In most jurisdictions, the dealer cannot charge more than the MSRP for the vehicle. If you negotiated a deal well below MSRP, the dealer can only recover the lost profit by selling additional products and services which is done in the Business Office or Financial Service Office.
You will get the opportunity to “protect” your new purchase with additional warranties, rust proofing, and various insurances. Some of these are worth getting (particularly additional factory warranty) but it is often over-priced. But the presentation is usually so effectively done that it can be hard to resist.

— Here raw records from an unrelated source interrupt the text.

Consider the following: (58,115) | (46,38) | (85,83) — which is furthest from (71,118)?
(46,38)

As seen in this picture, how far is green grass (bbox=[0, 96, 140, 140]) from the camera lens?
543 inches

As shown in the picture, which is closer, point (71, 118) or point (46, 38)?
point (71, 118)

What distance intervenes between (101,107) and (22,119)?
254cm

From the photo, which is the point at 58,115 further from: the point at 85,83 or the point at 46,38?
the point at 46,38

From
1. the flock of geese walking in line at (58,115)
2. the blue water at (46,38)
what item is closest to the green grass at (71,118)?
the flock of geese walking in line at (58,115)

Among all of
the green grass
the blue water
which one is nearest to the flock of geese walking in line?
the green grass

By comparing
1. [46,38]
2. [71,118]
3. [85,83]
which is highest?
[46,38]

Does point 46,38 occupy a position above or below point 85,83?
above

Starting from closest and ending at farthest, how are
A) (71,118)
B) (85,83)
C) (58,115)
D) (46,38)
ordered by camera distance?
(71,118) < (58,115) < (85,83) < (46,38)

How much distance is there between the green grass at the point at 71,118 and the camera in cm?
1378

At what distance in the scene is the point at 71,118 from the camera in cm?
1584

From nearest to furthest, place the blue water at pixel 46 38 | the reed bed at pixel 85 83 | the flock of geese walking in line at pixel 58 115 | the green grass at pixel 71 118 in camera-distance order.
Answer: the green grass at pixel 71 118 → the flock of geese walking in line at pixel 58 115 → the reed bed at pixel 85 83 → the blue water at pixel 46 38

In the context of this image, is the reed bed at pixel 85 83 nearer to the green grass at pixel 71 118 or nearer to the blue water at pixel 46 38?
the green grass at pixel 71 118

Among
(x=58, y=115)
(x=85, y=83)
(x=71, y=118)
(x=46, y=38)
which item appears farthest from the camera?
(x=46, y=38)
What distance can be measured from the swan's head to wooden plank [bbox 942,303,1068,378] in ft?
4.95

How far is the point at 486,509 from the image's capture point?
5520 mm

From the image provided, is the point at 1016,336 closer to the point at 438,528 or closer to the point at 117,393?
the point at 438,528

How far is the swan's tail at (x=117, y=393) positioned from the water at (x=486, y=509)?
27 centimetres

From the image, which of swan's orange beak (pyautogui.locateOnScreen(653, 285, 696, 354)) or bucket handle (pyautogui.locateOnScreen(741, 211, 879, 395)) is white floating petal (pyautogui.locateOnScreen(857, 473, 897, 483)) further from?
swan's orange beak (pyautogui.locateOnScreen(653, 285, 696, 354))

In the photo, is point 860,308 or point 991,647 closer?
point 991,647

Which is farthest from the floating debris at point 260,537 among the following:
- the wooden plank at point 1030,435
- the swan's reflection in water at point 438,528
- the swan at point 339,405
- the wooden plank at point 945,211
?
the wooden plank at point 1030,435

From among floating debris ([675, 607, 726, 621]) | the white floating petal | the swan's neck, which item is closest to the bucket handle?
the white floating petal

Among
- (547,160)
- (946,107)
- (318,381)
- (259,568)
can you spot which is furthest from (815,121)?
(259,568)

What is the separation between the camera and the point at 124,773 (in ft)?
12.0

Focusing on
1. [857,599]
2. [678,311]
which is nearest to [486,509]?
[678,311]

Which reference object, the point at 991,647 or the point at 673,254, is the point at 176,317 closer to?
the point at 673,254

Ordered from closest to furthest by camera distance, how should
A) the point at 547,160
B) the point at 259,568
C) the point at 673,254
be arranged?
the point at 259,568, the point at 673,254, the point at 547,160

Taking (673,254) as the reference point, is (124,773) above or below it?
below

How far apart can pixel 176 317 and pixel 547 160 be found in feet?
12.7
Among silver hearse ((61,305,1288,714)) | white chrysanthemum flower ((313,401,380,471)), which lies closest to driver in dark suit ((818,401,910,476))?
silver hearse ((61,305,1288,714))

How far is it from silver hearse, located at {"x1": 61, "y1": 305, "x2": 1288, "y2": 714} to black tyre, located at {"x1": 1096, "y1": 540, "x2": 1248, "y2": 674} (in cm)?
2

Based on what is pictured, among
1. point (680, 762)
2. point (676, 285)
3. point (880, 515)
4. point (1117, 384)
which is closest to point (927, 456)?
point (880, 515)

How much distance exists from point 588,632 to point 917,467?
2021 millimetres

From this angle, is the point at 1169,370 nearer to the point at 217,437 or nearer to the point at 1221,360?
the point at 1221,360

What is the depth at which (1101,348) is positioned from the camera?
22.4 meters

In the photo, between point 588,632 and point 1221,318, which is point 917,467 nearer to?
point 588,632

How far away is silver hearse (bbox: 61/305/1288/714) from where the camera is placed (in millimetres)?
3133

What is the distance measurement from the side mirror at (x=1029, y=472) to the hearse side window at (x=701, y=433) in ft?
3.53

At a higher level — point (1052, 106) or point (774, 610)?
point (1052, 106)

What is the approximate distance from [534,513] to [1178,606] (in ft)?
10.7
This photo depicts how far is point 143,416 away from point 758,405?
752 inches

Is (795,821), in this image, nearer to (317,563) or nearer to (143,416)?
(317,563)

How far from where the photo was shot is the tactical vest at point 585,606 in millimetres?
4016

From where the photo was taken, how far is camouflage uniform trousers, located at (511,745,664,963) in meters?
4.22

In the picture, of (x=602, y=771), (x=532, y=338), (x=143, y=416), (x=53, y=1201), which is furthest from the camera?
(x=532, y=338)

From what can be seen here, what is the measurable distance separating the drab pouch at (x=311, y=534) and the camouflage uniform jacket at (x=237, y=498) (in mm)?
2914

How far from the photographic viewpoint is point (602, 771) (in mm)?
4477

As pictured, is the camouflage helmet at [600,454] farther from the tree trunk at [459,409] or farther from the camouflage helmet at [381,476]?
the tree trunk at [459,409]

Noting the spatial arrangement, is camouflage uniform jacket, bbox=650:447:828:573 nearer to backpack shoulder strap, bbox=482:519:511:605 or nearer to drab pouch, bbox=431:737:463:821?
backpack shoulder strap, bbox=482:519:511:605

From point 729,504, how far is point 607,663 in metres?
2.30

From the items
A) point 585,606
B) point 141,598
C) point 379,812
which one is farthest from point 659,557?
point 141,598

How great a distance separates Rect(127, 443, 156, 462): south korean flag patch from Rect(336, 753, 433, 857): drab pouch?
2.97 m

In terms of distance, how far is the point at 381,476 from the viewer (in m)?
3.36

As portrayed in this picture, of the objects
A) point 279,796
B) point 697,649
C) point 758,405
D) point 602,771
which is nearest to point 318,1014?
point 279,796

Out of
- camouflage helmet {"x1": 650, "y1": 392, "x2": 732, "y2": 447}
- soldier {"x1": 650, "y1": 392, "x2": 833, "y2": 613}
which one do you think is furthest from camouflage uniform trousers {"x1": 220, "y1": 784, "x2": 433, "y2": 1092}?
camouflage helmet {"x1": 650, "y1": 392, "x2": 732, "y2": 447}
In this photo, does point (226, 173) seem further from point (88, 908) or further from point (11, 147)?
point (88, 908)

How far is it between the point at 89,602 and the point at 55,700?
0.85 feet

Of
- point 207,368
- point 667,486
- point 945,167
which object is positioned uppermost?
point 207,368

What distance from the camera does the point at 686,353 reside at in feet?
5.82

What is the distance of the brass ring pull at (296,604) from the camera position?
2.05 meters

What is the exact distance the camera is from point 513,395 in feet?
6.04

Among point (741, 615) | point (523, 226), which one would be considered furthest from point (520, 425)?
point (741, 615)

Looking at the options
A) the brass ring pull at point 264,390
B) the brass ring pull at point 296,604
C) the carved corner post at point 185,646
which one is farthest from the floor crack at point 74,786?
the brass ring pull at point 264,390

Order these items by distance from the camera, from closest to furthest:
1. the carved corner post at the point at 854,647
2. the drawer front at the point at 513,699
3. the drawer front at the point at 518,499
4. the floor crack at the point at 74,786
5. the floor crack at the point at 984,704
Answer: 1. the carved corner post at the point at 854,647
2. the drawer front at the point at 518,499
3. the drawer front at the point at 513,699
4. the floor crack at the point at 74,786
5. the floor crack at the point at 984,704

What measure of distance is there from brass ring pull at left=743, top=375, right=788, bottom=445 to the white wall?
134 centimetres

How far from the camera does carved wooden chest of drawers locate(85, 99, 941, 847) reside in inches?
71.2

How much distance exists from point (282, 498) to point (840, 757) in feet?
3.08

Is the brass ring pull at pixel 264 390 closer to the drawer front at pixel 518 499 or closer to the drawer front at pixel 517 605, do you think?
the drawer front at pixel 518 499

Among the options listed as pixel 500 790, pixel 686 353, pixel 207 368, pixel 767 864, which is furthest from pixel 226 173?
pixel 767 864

The reason that it is so difficult for most car buyers to resist the F&I sales pitch is because once you agree to buy the car out on the sales floor, you have mentally taken ownership of the vehicle. It’s now your car and your instinct is to protect it (which is why rust protection is often one of the first add-ons to be pitched). It is also true that the “second sale” is easier than the first. When we agree to buy something, it does not quench the buying thirst like a glass of water satisfies you. When you make a purchase, your brain is excited and ready to buy something else. Dealerships know this and construct the sales process to accommodate this fact of human psychology. That’s why I have found that the happiest customers leaving the dealership are not those who have negotiated the best deal, they are the ones who spent the most in the F&I office. By the same token, I have also observed that those who have hammered out a great deal during a prolonged negotiation are the least happy customers because they have a feeling they could have secured an even better deal.